Sí, como el título indica, tratemos el asunto de los derechos.

Se podría definir derecho, como la facultad que posee una persona o un individuo, frente a terceros. Existen derechos, que son inalienables, es decir, que no se pueden renunciar a ellos y deben de ejercitarse, en todo momento. Estos derechos, no se adquieren, nos vienen dados por el mero hecho de ser personas. Otros, muchos derechos, se van adquiriendo, o se pueden carecer de los mismos, y en absoluto, hay obligación de ser ejercidos, si se poseen.

Como se me ha enseñado, esta cosmovisión de los derechos actuales, contiene su origen en la Revolución Francesa, con el lema, por todos nosotros conocido, (Libertad, Igualdad y Fraternidad). Así, comenzó la nueva concepción del Estado Moderno, que es el ente garantista de los derechos que disfrutamos.

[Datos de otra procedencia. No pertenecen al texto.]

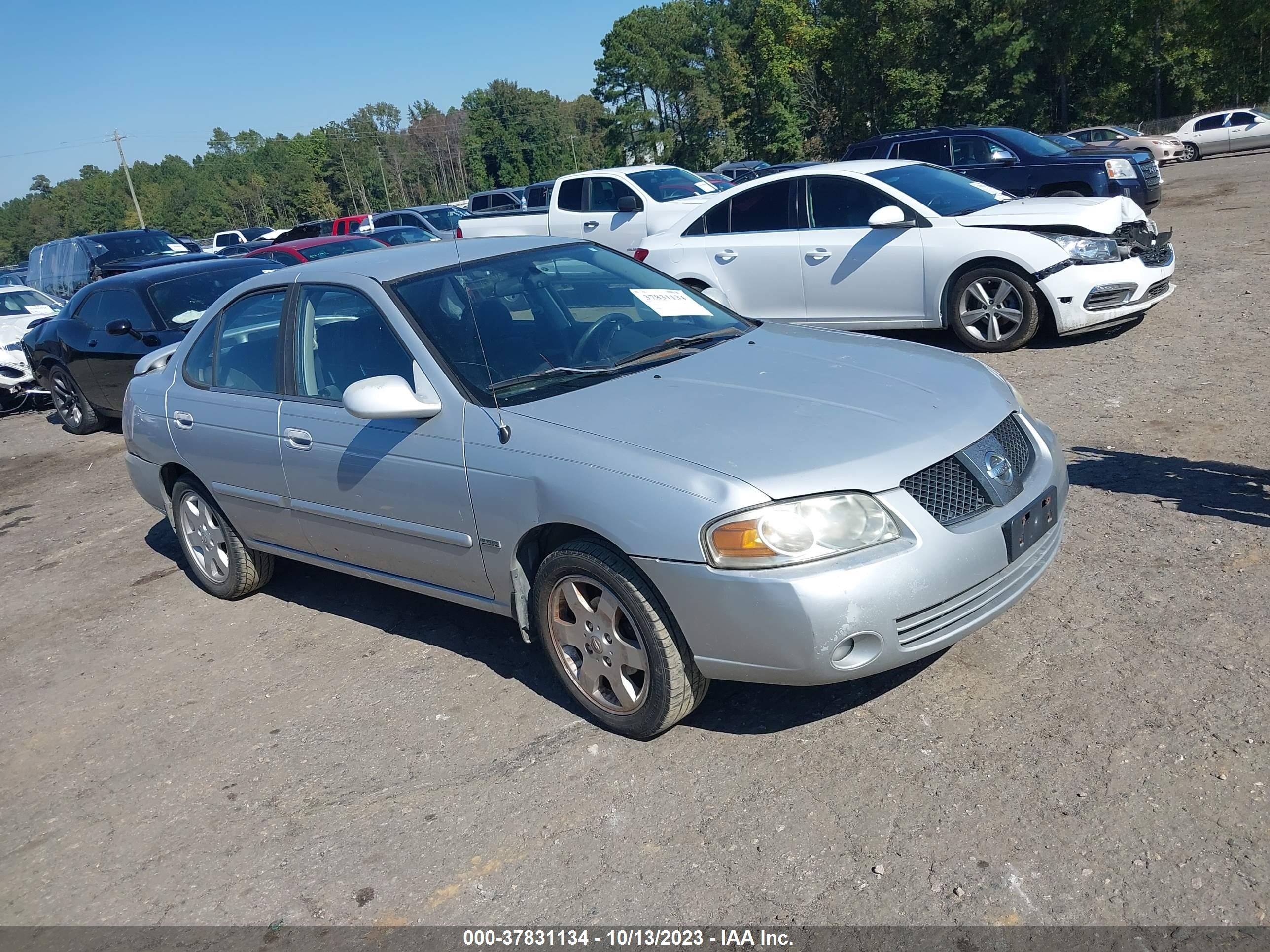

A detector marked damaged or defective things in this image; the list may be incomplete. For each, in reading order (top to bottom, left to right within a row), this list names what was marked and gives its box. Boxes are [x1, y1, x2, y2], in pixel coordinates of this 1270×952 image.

damaged white car [0, 287, 61, 413]
damaged white car [640, 160, 1173, 355]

El camino recorrido, hasta el día de hoy, no ha sido sencillo, y es así, como se me ha hecho saber, porque personalmente, carezco de tal conciencia por mi inexperiencia y juventud. En cambio, en el momento actual, puedo percibir, como aun no estamos del todo satisfechos con los derechos que poseemos. Sí, a esto, le añadimos, que a mi entender, el hombre es insaciable por naturaleza y además imperfecto, nunca llegaremos a tocar techo, y a consecuencia de ello, una satisfacción plena a lo que se refiere. Cuando, esto último ocurre, se produce lo que es conocido por “indignación”.

Del mismo modo, si hay derechos, es porque existe obligaciones, estando (las obligaciones) un poco olvidadas, y pasando, a un segundo plano, porque todo parece que son derechos y más derechos. No solo los terceros son lo que tienen las obligaciones hacia quién posee el derecho, también el mismo poseedor del derecho tiene obligaciones. Para ilustrarle, le propongo un sencillo ejemplo. Nuestros, pequeños, tienen el derecho a la educación, y a consecuencia, derechos de infraestructuras, profesionales, educativos y materiales. Asimismo, poseen las obligaciones de asistir a los centros educativos, para que se le pueda impartir los conocimientos, de esforzarse en el aprendizaje, de realizar las tareas o deberes, y de estudiar.

Subrayo, que en estos últimos años, y recientemente, nuestra sociedad, está confundiendo o equivocándose, entre derechos y dones. Dones que incluso se han legislado. No voy a hacer referencia a estas cosas, que son dones, que la vida misma nos da, porque habrá quién pueda sentirse ofendido por considerarlo derechos. De igual manera, voy a poner otro pequeño ejemplo para que usted pueda entenderlo mucho mejor. La amistad es un don y no es un derecho. Hasta el día de hoy creo que nadie ha confundido el don de la amistad con un derecho. Pues imaginasen, por un momento, que ahora la amistad es considerada y reconocida como un derecho ¡Qué locura! ¿Verdad? Así es lo que ocurre con muchos aspectos, que usted únicamente tendrá que pararse un poco a reflexionar para reconocer lo que pretendo transmitir.

Continuando con la misma línea de confusión existente, entre derechos y dones, llego al punto donde quería con este artículo. Se ha trasladado la equivocación al ámbito de nuestra relación personal con Dios. Nos encontramos ante la errónea idea que también tenemos unos determinados derechos, pero estas vez con el mismísimo Dios, creador, omnipotente, y todopoderoso. ¡Qué desfachatez!

Los supuestos derechos, que no lo son, que son Dones, son múltiples y por nombrar algunos: un Dios que nos ama; un Dios que se preocupa por mí y por usted; el acceso hacia los sacramentos; se ha encarnado, para sufrir una muerte de Cruz; pertenecemos a un Pueblo escogido por Dios, la Santa Iglesia;… Todas estas cosas, y muchas más, que no he detallado, se nos olvida que son Dones. ¡Qué mal acostumbrados estamos!

En este periodo de Cuaresma, en el que nos encontramos, lanzo la siguiente pregunta al aire:

¿Qué derecho tenemos a la Redención?